Task brief:
Copy out everything from the line containing "For the items" down to the end of the data, with both ends included. Leave the pictures out of your copy.

(Spatial question data)
** start **

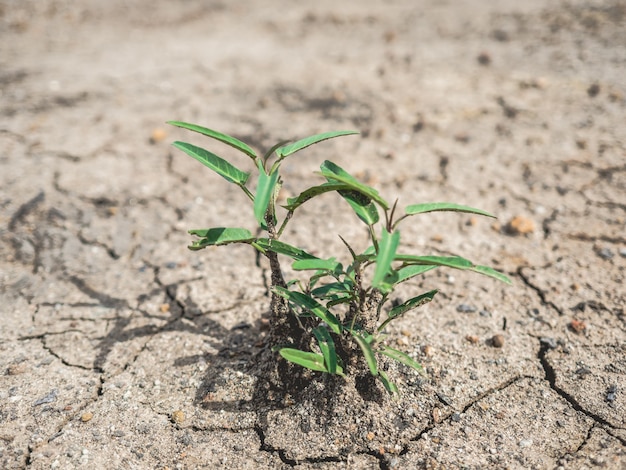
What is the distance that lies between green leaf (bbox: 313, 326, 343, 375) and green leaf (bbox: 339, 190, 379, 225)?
→ 0.37m

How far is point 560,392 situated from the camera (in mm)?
1553

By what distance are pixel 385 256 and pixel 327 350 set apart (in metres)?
0.37

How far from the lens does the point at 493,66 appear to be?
343 centimetres

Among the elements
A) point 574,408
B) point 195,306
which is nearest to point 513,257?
point 574,408

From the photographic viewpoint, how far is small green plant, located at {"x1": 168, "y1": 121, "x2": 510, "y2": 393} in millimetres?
1192

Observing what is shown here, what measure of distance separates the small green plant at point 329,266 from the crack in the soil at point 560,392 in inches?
23.6

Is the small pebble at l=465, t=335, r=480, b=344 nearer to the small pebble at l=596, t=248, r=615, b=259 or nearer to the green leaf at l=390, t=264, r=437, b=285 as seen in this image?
the green leaf at l=390, t=264, r=437, b=285

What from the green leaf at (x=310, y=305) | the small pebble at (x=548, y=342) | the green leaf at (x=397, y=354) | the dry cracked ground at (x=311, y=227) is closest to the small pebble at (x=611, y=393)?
the dry cracked ground at (x=311, y=227)

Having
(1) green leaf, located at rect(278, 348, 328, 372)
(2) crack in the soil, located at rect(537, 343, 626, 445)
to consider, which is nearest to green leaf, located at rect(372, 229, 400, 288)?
(1) green leaf, located at rect(278, 348, 328, 372)

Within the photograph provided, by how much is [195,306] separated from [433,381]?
0.98 meters

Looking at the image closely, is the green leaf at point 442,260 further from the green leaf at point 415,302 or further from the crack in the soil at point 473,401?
the crack in the soil at point 473,401

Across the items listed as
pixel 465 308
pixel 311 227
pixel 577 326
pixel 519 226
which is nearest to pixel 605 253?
pixel 519 226

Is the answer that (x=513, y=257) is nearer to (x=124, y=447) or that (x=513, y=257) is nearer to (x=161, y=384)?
(x=161, y=384)

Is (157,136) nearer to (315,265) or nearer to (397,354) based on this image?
(315,265)
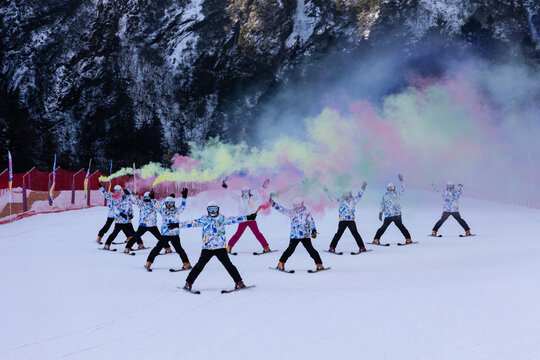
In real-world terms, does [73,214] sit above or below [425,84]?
below

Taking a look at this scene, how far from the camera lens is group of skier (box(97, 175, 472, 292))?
7934mm

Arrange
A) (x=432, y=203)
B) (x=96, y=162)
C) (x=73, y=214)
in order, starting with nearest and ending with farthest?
(x=73, y=214) → (x=432, y=203) → (x=96, y=162)

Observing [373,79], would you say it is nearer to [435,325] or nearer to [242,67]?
[242,67]

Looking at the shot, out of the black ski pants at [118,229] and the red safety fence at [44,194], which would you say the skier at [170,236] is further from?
the red safety fence at [44,194]

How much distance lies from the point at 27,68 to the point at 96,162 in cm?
1157

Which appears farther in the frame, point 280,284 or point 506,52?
point 506,52

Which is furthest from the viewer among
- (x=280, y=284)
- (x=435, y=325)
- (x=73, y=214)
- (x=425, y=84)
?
(x=425, y=84)

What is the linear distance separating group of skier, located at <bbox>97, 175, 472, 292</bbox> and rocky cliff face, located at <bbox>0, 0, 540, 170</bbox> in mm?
35036

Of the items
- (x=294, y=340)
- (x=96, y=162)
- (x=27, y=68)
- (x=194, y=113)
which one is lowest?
(x=294, y=340)

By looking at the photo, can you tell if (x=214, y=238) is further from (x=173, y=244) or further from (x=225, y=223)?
(x=173, y=244)

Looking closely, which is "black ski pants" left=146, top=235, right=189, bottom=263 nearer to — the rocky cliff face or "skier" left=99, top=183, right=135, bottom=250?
"skier" left=99, top=183, right=135, bottom=250

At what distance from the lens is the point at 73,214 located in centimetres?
2278

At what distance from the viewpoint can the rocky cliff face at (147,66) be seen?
1857 inches

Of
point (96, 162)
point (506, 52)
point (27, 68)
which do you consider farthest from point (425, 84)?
point (27, 68)
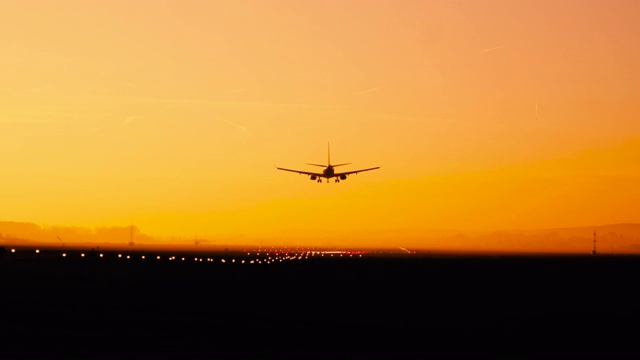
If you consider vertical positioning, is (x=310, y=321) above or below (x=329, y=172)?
below

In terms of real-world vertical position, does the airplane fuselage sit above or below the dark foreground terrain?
above

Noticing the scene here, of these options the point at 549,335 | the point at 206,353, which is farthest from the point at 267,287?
the point at 206,353

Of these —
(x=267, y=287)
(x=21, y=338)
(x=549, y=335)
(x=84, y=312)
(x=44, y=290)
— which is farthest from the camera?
(x=267, y=287)

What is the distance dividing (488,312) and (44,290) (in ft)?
128

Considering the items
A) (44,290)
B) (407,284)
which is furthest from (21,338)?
(407,284)

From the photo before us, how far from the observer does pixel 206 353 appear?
39156 mm

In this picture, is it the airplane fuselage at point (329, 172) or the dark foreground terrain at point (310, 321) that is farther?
the airplane fuselage at point (329, 172)

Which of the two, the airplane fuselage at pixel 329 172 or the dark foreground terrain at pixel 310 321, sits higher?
the airplane fuselage at pixel 329 172

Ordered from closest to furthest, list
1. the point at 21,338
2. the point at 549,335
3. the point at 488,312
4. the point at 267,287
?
the point at 21,338
the point at 549,335
the point at 488,312
the point at 267,287

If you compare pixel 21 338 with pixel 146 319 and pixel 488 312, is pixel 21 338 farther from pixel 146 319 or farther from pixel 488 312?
pixel 488 312

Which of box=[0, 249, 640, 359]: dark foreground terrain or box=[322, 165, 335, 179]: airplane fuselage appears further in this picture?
box=[322, 165, 335, 179]: airplane fuselage

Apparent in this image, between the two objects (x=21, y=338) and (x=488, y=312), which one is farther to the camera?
(x=488, y=312)

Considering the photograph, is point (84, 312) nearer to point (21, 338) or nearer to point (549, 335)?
point (21, 338)

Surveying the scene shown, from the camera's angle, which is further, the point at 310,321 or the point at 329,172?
the point at 329,172
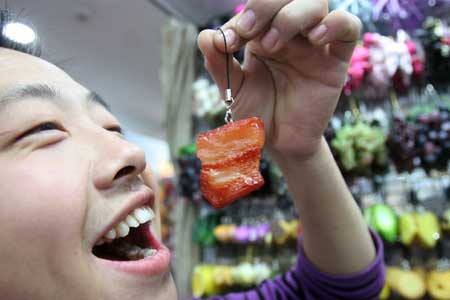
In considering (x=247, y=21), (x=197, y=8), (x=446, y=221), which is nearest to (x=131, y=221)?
(x=247, y=21)

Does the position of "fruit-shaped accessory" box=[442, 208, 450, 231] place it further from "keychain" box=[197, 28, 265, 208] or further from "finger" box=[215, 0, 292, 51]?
"finger" box=[215, 0, 292, 51]

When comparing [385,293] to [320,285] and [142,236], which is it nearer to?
[320,285]

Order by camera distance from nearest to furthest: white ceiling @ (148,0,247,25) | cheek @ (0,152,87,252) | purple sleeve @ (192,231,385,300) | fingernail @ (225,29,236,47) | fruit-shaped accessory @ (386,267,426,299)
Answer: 1. cheek @ (0,152,87,252)
2. fingernail @ (225,29,236,47)
3. purple sleeve @ (192,231,385,300)
4. fruit-shaped accessory @ (386,267,426,299)
5. white ceiling @ (148,0,247,25)

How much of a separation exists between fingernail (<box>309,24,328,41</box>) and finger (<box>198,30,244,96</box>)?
151 millimetres

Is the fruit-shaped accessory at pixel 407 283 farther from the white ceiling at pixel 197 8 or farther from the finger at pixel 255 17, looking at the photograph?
the white ceiling at pixel 197 8

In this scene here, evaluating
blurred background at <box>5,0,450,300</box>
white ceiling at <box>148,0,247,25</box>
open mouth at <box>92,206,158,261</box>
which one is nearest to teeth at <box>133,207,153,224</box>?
open mouth at <box>92,206,158,261</box>

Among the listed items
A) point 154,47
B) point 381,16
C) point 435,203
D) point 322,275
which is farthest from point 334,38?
point 154,47

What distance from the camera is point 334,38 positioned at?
A: 0.61 meters

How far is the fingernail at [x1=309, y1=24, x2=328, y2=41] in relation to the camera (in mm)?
601

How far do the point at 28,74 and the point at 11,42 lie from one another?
6.8 inches

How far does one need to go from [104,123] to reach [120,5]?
1401mm

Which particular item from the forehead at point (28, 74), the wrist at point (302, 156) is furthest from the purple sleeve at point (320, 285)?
the forehead at point (28, 74)

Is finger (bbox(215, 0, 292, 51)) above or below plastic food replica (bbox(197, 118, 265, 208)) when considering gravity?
above

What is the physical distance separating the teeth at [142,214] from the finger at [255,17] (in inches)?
12.5
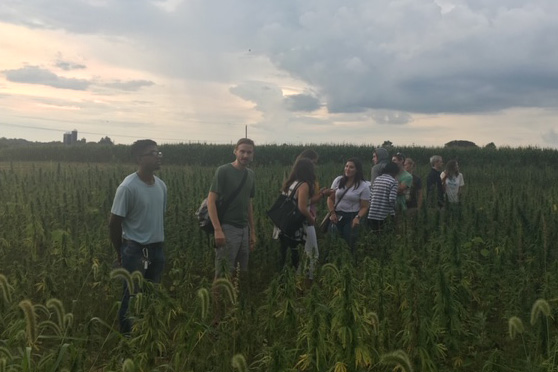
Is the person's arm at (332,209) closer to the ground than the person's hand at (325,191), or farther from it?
closer to the ground

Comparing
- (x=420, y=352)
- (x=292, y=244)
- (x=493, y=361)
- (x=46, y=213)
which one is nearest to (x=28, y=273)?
(x=292, y=244)

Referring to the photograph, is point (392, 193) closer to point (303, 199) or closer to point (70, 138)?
point (303, 199)

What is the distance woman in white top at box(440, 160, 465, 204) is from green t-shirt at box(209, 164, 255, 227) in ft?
19.0

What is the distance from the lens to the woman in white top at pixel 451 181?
35.6 ft

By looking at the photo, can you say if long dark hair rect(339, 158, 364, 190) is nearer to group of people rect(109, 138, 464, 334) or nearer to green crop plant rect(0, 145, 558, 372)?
group of people rect(109, 138, 464, 334)

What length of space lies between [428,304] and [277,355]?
2.48 meters

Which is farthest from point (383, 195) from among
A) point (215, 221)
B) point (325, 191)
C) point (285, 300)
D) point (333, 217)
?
point (285, 300)

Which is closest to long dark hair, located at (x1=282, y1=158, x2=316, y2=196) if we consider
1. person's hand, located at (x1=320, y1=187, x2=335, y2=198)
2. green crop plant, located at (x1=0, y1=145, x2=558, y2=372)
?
person's hand, located at (x1=320, y1=187, x2=335, y2=198)

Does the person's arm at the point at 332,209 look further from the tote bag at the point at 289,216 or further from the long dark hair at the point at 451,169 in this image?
the long dark hair at the point at 451,169

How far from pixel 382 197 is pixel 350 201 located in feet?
2.79

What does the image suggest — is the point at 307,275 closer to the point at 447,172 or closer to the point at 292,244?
the point at 292,244

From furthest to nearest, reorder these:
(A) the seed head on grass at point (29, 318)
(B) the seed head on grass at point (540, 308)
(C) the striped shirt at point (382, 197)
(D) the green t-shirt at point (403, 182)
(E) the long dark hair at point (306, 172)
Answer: (D) the green t-shirt at point (403, 182) < (C) the striped shirt at point (382, 197) < (E) the long dark hair at point (306, 172) < (B) the seed head on grass at point (540, 308) < (A) the seed head on grass at point (29, 318)

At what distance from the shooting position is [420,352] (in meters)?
4.34

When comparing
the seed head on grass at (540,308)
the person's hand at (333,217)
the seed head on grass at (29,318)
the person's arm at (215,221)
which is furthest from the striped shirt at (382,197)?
the seed head on grass at (29,318)
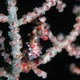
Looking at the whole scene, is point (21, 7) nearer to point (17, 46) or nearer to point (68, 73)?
point (17, 46)

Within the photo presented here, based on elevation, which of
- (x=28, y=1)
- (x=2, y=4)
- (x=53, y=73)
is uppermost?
(x=28, y=1)

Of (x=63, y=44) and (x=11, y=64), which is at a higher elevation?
(x=63, y=44)

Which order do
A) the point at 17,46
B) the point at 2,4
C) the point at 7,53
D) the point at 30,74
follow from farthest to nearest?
the point at 30,74
the point at 2,4
the point at 7,53
the point at 17,46

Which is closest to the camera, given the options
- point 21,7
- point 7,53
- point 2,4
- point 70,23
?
point 7,53

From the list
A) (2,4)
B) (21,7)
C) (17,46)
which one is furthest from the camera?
(21,7)

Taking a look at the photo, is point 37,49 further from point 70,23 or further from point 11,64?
point 70,23

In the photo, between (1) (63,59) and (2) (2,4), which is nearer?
(2) (2,4)

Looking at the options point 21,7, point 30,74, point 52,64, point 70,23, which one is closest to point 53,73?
point 52,64

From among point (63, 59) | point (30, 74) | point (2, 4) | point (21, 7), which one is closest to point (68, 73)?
point (63, 59)

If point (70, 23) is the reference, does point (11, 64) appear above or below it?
below

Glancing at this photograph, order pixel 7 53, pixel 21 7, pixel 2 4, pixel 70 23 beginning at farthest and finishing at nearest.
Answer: pixel 70 23 → pixel 21 7 → pixel 2 4 → pixel 7 53
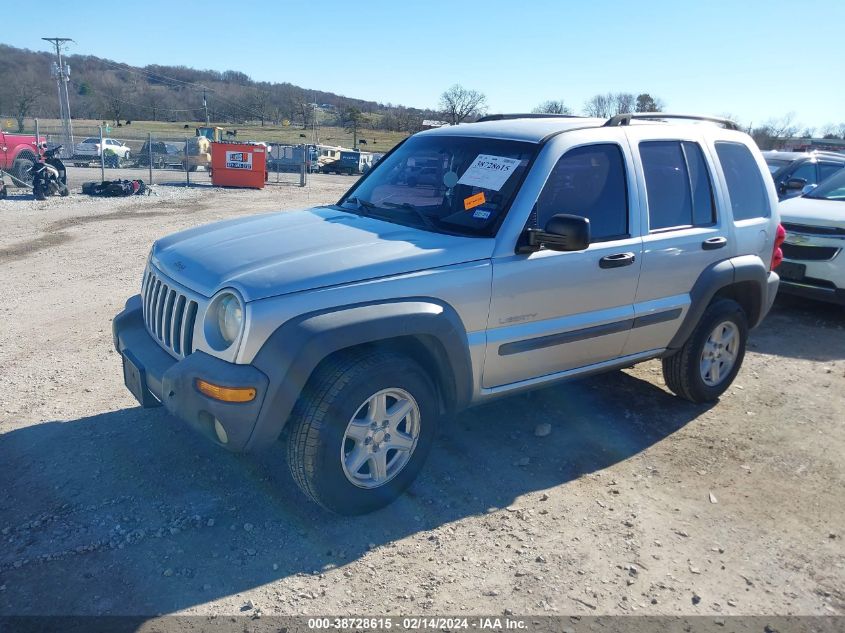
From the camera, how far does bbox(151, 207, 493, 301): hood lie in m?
3.18

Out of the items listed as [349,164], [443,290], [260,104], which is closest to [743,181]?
[443,290]

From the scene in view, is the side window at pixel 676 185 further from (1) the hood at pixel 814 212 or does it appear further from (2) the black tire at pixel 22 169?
(2) the black tire at pixel 22 169

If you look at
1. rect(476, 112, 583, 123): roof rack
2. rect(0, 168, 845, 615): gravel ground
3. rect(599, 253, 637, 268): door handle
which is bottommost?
rect(0, 168, 845, 615): gravel ground

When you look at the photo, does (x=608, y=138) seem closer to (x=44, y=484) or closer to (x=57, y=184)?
(x=44, y=484)

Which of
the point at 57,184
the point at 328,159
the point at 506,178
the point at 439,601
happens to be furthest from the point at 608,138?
→ the point at 328,159

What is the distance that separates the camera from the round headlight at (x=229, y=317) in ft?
10.1

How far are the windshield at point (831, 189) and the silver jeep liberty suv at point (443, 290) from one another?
14.8 ft

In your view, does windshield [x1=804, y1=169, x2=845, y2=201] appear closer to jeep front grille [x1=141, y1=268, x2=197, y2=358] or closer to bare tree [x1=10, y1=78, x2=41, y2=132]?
jeep front grille [x1=141, y1=268, x2=197, y2=358]

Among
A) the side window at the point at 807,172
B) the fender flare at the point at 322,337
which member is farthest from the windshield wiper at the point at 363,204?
the side window at the point at 807,172

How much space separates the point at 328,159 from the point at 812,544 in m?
45.0

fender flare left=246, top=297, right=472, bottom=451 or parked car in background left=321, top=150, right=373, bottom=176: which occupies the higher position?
fender flare left=246, top=297, right=472, bottom=451

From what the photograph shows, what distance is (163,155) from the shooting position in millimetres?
39281

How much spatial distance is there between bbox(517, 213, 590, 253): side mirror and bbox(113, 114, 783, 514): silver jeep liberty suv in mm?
10

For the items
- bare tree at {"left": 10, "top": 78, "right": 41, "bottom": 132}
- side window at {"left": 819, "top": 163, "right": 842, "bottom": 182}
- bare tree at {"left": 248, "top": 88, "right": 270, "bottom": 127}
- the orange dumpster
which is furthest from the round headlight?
bare tree at {"left": 248, "top": 88, "right": 270, "bottom": 127}
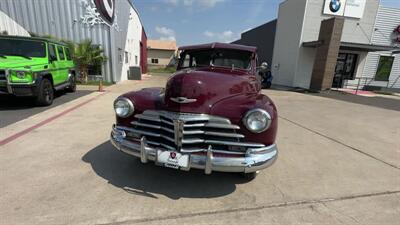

** end **

Expected answer:
For the items
- bare tree at {"left": 10, "top": 78, "right": 41, "bottom": 132}
- side window at {"left": 819, "top": 163, "right": 842, "bottom": 182}
- bare tree at {"left": 248, "top": 88, "right": 270, "bottom": 127}
- the orange dumpster
which is furthest from the round headlight?
bare tree at {"left": 248, "top": 88, "right": 270, "bottom": 127}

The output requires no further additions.